Document passage:
━━━━━━━━━━

Single by Barry Gibb
- B-side: "This Time"
- Released: May 1970 (Europe)
- Recorded: 15, 20 February 1970 IBC Studios, London
- Length: 4:26
- Label: Polydor
- Songwriter(s): Barry Gibb
- Producer(s): Barry Gibb

Barry Gibb singles chronology
|  | "I'll Kiss Your Memory" (1970) | "The Day Your Eyes Meet Mine" (1970) |

= I'll Kiss Your Memory =

"I'll Kiss Your Memory" is the first solo single written, performed and produced by Barry Gibb, released in May 1970. It peaked at number 16 in the Netherlands. The song was intended for Gibb's unreleased debut album The Kid's No Good.

━━━━━━━━━━

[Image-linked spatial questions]
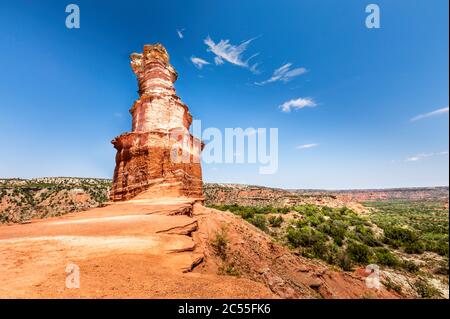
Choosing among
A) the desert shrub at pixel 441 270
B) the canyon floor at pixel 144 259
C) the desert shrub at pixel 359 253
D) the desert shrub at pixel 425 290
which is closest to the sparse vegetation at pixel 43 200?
the desert shrub at pixel 359 253

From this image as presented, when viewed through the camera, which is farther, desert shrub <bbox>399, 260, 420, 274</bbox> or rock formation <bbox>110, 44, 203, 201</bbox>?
desert shrub <bbox>399, 260, 420, 274</bbox>

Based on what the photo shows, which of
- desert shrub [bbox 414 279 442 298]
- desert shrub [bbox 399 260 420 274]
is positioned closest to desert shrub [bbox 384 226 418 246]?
desert shrub [bbox 399 260 420 274]

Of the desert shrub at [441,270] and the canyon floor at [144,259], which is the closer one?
the canyon floor at [144,259]

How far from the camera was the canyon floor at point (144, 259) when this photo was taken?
4.07m

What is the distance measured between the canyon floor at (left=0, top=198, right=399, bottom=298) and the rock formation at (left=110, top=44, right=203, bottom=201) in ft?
11.9

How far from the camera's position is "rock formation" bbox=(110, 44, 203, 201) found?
552 inches

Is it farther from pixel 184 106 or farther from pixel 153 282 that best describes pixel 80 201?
pixel 153 282

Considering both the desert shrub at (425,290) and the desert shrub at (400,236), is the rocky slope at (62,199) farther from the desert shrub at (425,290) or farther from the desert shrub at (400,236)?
the desert shrub at (425,290)

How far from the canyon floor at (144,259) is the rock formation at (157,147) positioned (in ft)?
11.9

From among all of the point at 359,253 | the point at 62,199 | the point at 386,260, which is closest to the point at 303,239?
the point at 359,253

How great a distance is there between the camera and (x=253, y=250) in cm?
962

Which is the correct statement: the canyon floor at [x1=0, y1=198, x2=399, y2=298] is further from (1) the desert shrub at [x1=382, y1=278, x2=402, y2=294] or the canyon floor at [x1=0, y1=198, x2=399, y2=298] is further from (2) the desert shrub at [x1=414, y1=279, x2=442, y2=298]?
(2) the desert shrub at [x1=414, y1=279, x2=442, y2=298]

━━━━━━━━━━

Challenges:
**a.** Name every field in the bulleted details near the top of the Barry Gibb single text.
**b.** Rename "Polydor" as "Decca" in the Barry Gibb single text, and write out everything from "- Released: May" down to "Kid's No Good." with that change.
**c.** Carry the article on "I'll Kiss Your Memory" forward, picking up after its final sentence.

Replies:
**a.** B-side, Released, Recorded, Length, Label, Songwriter(s), Producer(s)

**b.**
- Released: May 1970 (Europe)
- Recorded: 15, 20 February 1970 IBC Studios, London
- Length: 4:26
- Label: Decca
- Songwriter(s): Barry Gibb
- Producer(s): Barry Gibb

Barry Gibb singles chronology
|  | "I'll Kiss Your Memory" (1970) | "The Day Your Eyes Meet Mine" (1970) |

= I'll Kiss Your Memory =

"I'll Kiss Your Memory" is the first solo single written, performed and produced by Barry Gibb, released in May 1970. It peaked at number 16 in the Netherlands. The song was intended for Gibb's unreleased debut album The Kid's No Good.

**c.**
==Background==
===Recording===
The song features an echo vocal with an arrangement of orchestra by Bill Shepherd. This song was recorded in IBC Studios on 15 February and finished on 20 February with "The Victim", "Moonlight" and "Summer Ends". "It's not the same orchestra as we used with the Bee Gees", Gibb explained, "But Bill Shepherd is the only arranger I'll ever work with. On the single ['I'll Kiss Your Memory'] I double-tracked my voice seven times, because I knew exactly how I wanted everything done."

===Release===
The single was released in the U.K. and the U.S., but did not chart. The CD version of the song was available in the compilation Tales from the Brothers Gibb. This track's stereo mix was released in 1974 on I've Gotta Get a Message to You (1974).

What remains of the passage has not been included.